─── AVAILABLE DATA
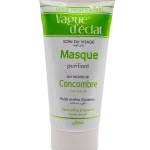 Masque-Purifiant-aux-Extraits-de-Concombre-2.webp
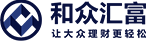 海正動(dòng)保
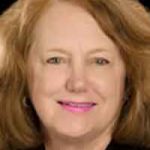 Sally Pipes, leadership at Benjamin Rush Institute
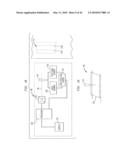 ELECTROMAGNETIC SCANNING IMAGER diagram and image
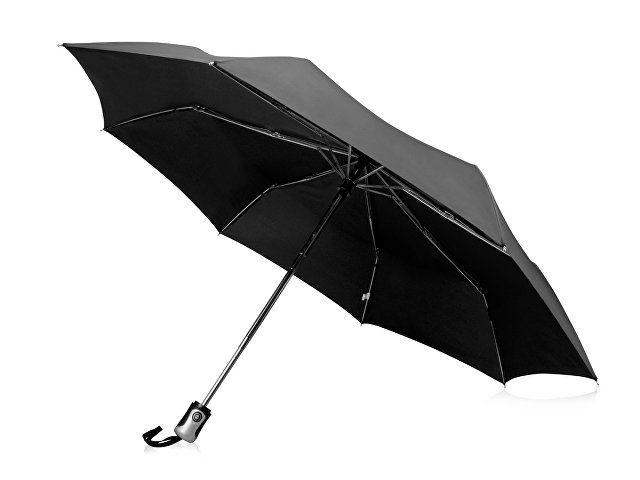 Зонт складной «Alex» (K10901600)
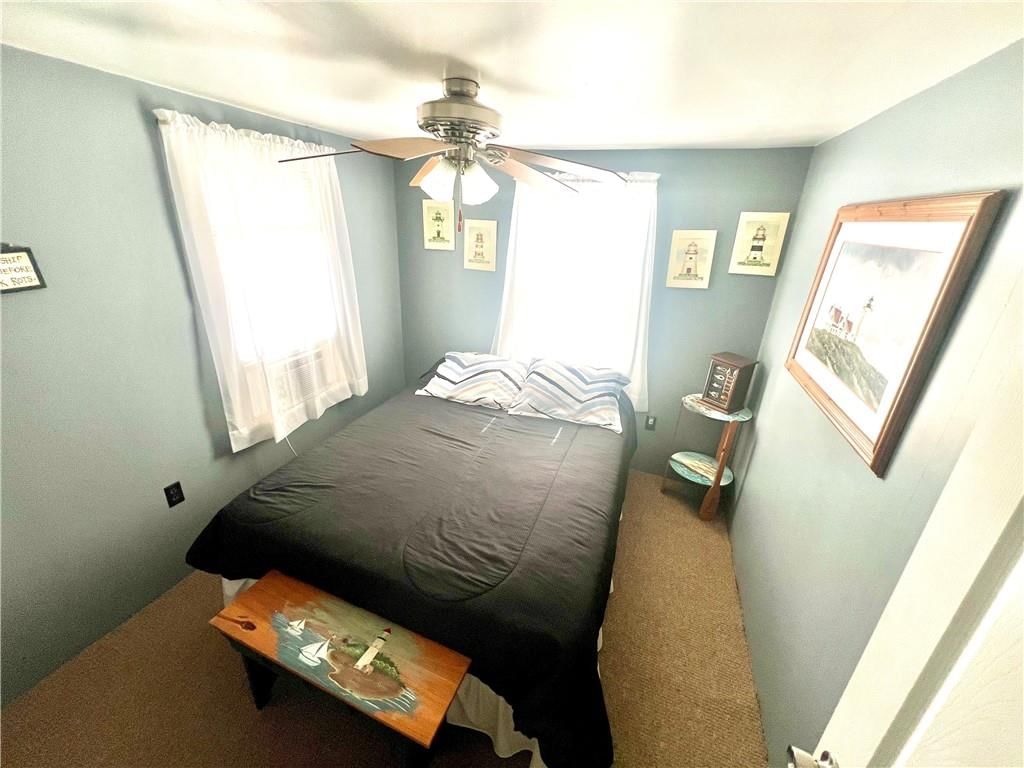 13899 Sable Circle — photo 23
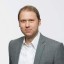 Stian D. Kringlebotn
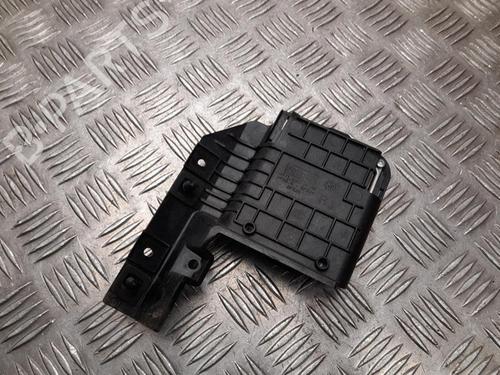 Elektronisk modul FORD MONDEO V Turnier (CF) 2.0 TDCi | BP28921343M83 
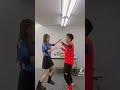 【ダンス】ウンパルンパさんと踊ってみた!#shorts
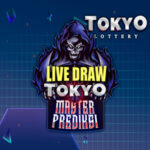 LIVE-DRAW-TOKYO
──────
Would you reproduce the lines above, from the very first through the line containing "Elektronisk modul FORD", exactly and without the pictures?

*EXPECTED OUTPUT*
 Masque-Purifiant-aux-Extraits-de-Concombre-2.webp
 海正動(dòng)保
 Sally Pipes, leadership at Benjamin Rush Institute
 ELECTROMAGNETIC SCANNING IMAGER diagram and image
 Зонт складной «Alex» (K10901600)
 13899 Sable Circle — photo 23
 Stian D. Kringlebotn
 Elektronisk modul FORD MONDEO V Turnier (CF) 2.0 TDCi | BP28921343M83 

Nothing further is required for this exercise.